Sam: This analytical methodology has been proven to yield the optimal output of fun per unit of time. If we then multiply this quantum by the graphic quality factor (which will be addressed in chapter three) we can go on to interpolate a total appeal quantum for the game. We must however define certain-
Teacher: Okay, Sam.
Sam stops reading. The teacher examines the whiteboard for a moment.
The teacher turns to the class. The class looks at him in silence. Mike stops drawing.
Teacher: Excrement! Rubbish. Horse-hockey. Can you think of any other words?
Mike deletes the chart he just drew.
Student: (surprised) You mean, garbage?
Teacher: (points) Exactly!
The teacher moves in among the class and crouches.
Teacher: Students, gather in. Huddle up, huddle up.
The students crowd in around the teacher.
Teacher: (low voice, almost a whisper) I'm gonna tell you a secret. Anyone who knows basic math and can use a calculator can analyze a game design to figure this shit out.
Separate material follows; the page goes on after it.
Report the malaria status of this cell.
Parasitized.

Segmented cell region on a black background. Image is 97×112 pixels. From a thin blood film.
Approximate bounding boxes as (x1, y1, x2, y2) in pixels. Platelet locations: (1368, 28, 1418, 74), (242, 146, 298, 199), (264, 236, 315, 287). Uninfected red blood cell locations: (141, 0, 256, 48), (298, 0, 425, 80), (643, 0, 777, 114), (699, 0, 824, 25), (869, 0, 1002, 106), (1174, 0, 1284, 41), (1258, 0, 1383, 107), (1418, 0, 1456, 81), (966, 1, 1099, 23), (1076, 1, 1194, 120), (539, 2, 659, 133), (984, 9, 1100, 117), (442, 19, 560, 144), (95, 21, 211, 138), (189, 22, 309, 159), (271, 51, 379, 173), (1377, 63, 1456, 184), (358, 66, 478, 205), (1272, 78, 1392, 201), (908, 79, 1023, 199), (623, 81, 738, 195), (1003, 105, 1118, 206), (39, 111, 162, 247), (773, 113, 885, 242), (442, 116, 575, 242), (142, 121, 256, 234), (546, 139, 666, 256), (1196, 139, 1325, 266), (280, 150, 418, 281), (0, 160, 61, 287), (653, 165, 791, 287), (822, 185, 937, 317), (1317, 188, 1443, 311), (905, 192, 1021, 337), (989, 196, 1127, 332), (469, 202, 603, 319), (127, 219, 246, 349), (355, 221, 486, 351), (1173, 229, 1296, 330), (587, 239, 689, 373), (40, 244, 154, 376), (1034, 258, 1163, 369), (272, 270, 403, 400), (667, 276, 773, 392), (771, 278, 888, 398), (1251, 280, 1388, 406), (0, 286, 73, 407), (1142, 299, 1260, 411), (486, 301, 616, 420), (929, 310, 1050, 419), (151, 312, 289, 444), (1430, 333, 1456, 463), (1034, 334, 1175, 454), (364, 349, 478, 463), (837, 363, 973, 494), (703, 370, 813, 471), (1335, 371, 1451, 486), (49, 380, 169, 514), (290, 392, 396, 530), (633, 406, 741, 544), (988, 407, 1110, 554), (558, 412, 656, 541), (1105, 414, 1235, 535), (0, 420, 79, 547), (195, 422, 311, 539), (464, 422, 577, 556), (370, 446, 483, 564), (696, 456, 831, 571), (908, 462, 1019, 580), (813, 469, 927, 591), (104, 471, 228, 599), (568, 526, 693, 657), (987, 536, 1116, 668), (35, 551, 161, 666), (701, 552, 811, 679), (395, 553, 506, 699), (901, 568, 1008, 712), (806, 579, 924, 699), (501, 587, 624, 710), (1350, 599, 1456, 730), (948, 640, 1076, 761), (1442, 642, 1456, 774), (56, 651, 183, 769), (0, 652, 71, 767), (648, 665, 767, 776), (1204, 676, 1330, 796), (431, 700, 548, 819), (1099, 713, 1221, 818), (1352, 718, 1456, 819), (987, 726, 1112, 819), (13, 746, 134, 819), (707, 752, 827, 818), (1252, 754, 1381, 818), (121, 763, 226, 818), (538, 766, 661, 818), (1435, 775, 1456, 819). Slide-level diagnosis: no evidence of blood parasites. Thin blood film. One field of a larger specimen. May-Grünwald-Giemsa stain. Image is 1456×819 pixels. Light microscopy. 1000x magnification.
This will tell you how much activity the design generates - how well your game will distract the player until he is distracted by the next game with loud graphics and marketing. But it can't tell you one key thing...
Mike: Which is...?
Teacher: Why? Why make the game? And therefore, why play it? Why playing it will make you feel alive! Unless you ask why - and ask that not within the confined context of gaming, but out in the open context of human experience; of a living breathing human being who chooses to devote his time to playing your game as opposed to reading a good book, starting a new business, visiting his relatives, travelling to the Himalayas... or any other healthy thing that contributes to the human race! Unless you ask why, and speak on those terms, you won't have a goddamn clue how to make anything fun. How to make it really compelling.
The teacher stands and walks to the front.
Teacher: Now I want you to rip that page out of your book.
Teacher: You heard me. Rip it out. In fact, rip out the whole first chapter.
The students meekly begin to tear pages out of their textbooks.
Sam: But I paid fifty dollars for this book!?!
Teacher: How ironic, Sam.
The tearing of pages slowly picks up its pace.
Teacher: Come on, I'm not hearing enough ripping!
Sam starts to tear the pages. He looks at Mike. They smile.